How do they get to the conclusion that AI uses are protected under the fair use doctrine and anything otherwise would be an "expansion" of copyright? Fairly telling IMO

zrm 5 hours ago

AI training and the thing search engines do to make a search index are essentially the same thing. Hasn't the latter generally been regarded as fair use, or else how do search engines exist?
- justapassenger 4 hours ago
  
  Most important part of fair use is does it harm the market for the original work. Search helps to brings more eyes to the original work, llms don't.
  - tpmoney 4 hours ago
    
    The fair use test (in US copyright law) is a 4 part test under which impact on the market for the original work is one of 4 parts. Notably, just because a use has massively detrimental harms to a work's market does not in and of itself constitute a copyright violation. And it couldn't be any other way. Imagine if you could be sued for copyright infringement for using a work to criticize that work or the author of that work if the author could prove that your criticism hurt their sales. Imagine if you could be sued for copyright infringement because you wrote a better song or book on the same themes as a previous creator after seeing their work and deciding you could do it better.
    Perhaps famously, emulators very clearly and objectively impact the market for a game consoles and computers and yet they are also considered fair use under US copyright law.
    No one part of the 4 part test is more important than the others. And so far in the US, training and using an LLM has been ruled by the courts to be fair use so long as the materials used in the training were obtained legally.
    
    willis936 3 hours ago
    
    1. Character of the use. Commercial. Unfavorable.
    2. Nature of the work. Imaginative or creative. Unfavorable.
    3. Quantity of use. All of it. Unfavorable.
    4. Impact on original market. Direct competition. Royalty avoidance. Unfavorable.
    Just because the courts have not done their job properly does not mean something illegal is not happening.
    
    tpmoney 2 hours ago
    
    All of these apply to emulators.
    * The use is commercial (a number of emulators are paid access, and the emulator case that carved out the biggest fair use space for them was Connectix Virtual Game Station a very explicitly commercial product)
    * The nature of the work is imaginative and creative. No one can argue games and game consoles aren't imaginative and creative works.
    * Quantity of use. A perfect emulator must replicate 100% of the functionality of the system being emulated, often times including bios functionality.
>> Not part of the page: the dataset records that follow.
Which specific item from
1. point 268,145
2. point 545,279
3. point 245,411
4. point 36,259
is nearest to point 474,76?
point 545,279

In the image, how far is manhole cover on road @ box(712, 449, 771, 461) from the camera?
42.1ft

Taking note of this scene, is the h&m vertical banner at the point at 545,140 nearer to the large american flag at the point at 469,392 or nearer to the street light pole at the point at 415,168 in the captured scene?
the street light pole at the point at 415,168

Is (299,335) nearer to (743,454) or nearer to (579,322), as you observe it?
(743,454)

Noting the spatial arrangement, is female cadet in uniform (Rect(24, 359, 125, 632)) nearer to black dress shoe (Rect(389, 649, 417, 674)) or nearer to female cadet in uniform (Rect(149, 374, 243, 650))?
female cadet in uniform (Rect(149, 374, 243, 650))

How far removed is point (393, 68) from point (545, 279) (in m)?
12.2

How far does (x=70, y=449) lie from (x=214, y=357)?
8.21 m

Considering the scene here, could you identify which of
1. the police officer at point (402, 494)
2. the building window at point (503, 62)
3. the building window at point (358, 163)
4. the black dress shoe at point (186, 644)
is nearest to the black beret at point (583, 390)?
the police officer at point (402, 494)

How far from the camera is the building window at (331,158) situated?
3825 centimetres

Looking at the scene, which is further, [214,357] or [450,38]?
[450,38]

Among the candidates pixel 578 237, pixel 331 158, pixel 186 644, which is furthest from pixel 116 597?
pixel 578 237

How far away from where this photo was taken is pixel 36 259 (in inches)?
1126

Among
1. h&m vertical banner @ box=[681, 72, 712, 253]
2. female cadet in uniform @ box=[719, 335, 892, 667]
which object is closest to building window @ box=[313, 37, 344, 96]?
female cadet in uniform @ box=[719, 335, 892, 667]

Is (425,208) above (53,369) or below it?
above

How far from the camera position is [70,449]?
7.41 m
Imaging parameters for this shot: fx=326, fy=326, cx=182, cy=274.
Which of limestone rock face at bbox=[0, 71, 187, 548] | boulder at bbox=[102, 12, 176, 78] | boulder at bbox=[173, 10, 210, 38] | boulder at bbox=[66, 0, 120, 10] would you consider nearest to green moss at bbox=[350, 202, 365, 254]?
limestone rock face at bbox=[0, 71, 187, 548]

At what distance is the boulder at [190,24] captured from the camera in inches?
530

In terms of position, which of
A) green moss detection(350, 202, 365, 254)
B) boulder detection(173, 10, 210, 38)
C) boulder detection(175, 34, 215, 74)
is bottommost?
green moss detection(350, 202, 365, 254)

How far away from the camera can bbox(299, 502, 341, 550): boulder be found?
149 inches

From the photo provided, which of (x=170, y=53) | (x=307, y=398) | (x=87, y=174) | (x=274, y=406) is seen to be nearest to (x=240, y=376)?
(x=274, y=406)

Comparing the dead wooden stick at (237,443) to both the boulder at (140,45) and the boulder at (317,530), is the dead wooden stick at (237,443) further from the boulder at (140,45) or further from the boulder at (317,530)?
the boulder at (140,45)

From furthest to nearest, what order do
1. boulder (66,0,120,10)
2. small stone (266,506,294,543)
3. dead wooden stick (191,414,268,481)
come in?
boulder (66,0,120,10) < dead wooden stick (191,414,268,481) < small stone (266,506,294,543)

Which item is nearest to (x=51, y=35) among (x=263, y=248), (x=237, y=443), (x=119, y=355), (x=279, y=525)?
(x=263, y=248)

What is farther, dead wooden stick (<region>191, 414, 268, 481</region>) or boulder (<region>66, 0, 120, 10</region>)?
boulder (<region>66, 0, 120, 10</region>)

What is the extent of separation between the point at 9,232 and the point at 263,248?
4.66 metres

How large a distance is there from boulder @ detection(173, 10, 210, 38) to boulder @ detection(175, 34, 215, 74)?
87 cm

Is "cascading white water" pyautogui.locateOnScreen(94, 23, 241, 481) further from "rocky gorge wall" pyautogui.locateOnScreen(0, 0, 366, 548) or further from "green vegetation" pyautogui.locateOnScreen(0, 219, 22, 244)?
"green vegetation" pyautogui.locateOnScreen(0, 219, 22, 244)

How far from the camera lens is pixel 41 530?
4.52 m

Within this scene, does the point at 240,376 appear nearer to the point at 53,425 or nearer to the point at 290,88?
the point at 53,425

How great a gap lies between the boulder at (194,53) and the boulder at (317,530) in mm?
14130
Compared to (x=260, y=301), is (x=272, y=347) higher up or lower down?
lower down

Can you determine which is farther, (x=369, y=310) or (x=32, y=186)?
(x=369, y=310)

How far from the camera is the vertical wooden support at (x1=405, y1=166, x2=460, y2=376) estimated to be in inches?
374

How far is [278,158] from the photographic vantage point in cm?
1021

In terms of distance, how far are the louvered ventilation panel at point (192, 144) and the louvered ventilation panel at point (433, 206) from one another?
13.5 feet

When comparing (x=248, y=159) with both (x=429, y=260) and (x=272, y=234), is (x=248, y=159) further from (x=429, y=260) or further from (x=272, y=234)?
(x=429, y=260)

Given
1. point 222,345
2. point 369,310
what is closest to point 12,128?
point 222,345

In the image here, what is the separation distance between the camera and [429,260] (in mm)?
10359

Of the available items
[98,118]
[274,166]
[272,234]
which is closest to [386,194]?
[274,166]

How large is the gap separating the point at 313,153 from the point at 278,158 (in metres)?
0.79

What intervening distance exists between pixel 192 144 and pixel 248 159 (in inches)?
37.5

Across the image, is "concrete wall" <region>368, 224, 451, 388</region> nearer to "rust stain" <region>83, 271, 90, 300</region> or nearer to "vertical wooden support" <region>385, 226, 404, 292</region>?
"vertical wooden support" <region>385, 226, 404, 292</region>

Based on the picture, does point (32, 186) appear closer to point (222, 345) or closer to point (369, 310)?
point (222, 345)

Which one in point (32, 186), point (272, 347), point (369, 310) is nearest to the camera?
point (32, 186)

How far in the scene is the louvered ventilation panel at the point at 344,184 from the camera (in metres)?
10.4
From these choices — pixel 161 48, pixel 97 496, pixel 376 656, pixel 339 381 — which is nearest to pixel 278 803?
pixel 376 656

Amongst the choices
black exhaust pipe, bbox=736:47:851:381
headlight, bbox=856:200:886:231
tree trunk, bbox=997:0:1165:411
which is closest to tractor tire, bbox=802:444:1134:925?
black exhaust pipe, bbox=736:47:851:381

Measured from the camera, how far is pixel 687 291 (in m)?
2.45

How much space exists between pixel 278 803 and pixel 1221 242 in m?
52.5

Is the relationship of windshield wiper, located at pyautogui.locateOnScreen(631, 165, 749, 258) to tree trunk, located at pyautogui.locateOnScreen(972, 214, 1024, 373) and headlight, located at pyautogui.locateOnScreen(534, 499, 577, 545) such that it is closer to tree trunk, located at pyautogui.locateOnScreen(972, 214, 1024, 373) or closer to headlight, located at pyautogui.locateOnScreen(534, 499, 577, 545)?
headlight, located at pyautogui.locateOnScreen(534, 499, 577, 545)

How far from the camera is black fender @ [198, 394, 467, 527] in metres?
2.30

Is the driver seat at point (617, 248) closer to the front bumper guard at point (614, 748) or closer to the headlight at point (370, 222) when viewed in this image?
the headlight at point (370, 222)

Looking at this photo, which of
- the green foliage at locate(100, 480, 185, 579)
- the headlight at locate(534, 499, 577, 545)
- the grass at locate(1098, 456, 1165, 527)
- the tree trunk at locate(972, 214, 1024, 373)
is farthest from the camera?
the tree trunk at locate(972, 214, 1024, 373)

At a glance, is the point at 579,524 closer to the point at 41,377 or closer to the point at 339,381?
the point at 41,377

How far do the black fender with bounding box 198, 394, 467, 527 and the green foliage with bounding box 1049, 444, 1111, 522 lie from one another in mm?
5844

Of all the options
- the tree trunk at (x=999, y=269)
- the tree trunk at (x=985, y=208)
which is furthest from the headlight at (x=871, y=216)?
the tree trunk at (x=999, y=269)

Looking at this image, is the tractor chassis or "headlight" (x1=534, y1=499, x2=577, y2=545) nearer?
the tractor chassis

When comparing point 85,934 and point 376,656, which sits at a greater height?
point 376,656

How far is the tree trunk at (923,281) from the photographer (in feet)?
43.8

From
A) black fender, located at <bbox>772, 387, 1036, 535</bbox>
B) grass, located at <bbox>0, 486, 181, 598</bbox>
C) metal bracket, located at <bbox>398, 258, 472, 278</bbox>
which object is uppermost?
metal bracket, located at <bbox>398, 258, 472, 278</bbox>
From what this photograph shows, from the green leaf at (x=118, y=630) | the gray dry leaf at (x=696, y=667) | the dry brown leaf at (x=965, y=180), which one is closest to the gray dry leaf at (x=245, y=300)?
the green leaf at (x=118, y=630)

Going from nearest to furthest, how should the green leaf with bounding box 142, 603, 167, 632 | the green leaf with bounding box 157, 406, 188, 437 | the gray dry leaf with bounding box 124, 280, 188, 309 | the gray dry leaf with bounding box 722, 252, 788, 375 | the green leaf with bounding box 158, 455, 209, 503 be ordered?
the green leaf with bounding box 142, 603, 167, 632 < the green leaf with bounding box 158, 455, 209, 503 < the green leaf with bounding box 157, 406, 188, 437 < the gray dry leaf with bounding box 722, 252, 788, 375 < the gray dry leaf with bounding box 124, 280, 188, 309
    * Impact on market. Emulators are very clearly in direct competition with the products they emulate. This was one of Sony's big arguments against VGS. But also just look around at the officially licensed mini-retro consoles like the ones put out by Nintento, Sony and Atari. Those retro consoles are very clearly competing with emulators in the retro space and their sales were unquestionably affected by the existence of those emulators. Royalty avoidance is also in play here since no emulator that I know of pays licensing fees to Nintendo or Sony.
    So are emulators a violation of copyright? If not, what is the substantial difference here? An emulator can duplicate a copyrighted work exactly, and in fact is explicitly intended to do so (yes, you can claim its about the homebrew scene, and you can look at any tutorial on setting up these systems on youtube to see that's clearly not what people want to do with them). Most of the AI systems are specifically programmed to not output copyrighted works exactly. Imagine a world where emulators had hash codes for all the known retail roms and refused to play them. That's what AI systems try to do.
    Just because you have enumerated the 4 points and given 1 word pithy arguments for something illegal happening does not mean that it is. Judge Alsup laid out a pretty clear line of reasoning for why he reached the decision he did, with a number of supporting examples [1]. It's only 32 pages, and a relatively easy read. He's also the same judge that presided over the Oracle v. Google cases that found Google's use of the java APIs to be fair use despite that also meeting all 4 of your descriptions. Given that, you'll forgive me if I find his reasoning a bit more persuasive than your 52 word assertion that something illegal is happening.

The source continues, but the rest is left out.